Le poème du dimanche
L’écrivain maudit n’est pas un mythe. Prenez André de Richaud (1907-1968). D’abord, il est largement oublié. Ensuite, il n’a jamais vraiment connu le succès de son vivant, à l’exception de son premier roman. On dit que les subsides accordés par Michel Piccoli, qui était un grand admirateur de son œuvre, l’ont aidé à boucler bien des fins de mois.
Ce clochard mondain, cet écorché vif n’oublia jamais son enfance et ses blessures irréparables alors qu’il faisait partie de ces glorieux buveurs désespérés qui hantèrent les nuits de Saint-Germain des Prés à partir des années cinquante. Né à Perpignan, très tôt orphelin, un temps professeur, il écrit à vingt trois ans, La Douleur, un roman étouffant et bouleversant, qui fit scandale en racontant comment une jeune mère reporte tout l’amour qu’elle avait pour son mari tué en 14 sur son fils, au point de l’étouffer avant de le délaisser pour un prisonnier allemand.

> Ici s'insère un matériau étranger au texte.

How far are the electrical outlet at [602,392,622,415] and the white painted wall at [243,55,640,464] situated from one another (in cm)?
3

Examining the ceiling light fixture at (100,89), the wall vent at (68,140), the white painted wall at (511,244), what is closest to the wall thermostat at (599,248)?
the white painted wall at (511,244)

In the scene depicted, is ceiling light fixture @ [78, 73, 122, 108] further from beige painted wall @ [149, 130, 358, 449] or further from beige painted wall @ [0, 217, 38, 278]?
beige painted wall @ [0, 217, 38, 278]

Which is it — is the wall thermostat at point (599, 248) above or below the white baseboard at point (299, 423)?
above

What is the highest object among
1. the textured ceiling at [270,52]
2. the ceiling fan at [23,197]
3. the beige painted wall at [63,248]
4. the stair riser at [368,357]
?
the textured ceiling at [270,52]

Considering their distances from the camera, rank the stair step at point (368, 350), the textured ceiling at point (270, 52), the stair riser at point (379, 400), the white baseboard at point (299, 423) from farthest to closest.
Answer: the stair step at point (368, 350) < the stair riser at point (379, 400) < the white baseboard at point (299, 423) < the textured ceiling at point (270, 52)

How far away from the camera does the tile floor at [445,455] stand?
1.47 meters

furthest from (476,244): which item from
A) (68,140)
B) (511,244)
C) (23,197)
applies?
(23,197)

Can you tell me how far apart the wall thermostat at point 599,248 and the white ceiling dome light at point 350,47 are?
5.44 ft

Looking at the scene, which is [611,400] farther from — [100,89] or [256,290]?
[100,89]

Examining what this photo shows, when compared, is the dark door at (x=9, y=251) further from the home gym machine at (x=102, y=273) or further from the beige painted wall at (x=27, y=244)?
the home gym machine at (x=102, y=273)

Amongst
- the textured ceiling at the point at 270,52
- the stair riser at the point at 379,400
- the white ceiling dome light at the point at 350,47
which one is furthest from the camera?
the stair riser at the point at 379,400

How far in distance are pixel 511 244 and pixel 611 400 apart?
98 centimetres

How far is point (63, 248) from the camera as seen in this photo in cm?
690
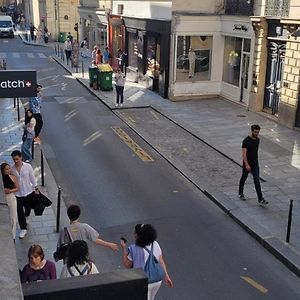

Richaud fut aussi un poète à la fois sombre et limpide, toujours hanté par le désir d’arriver à dire qui il était au juste, de se prouver qu’il était vivant et dire dans le même temps son envie paradoxale de disparaître totalement, comme dans le poème ci-dessous.
Testament
Autrefois j’aurais voulu être le dernier oiseau du dernier platane
La première lueur du matin sur l’aile d’un olivier
L’orange du midi, bien pendue sur ses feuillages de parfum
Et ce nuage qui joue autour du phare
J’aurais voulu être une phrase coupée au raz d’un poème
Découvert par une jeune fille aux cils de pavot
Au bord d’un grenier de Provence
Mais maintenant
Mon dernier désir est que mon souvenir brûle
Les pierres où il est gravé
Ici et là au petit vol de mes voyages
Les sables de la mer n’ont pas besoin de dictionnaire
Toutes les feuilles meurent en automne
Rien n’est qu’un feu mort au fond d’un ruisseau sec
Que mon visage s’écrase en vous
Ombre de ma jeunesse
Et qu’il ne reste rien de ce fer rouge.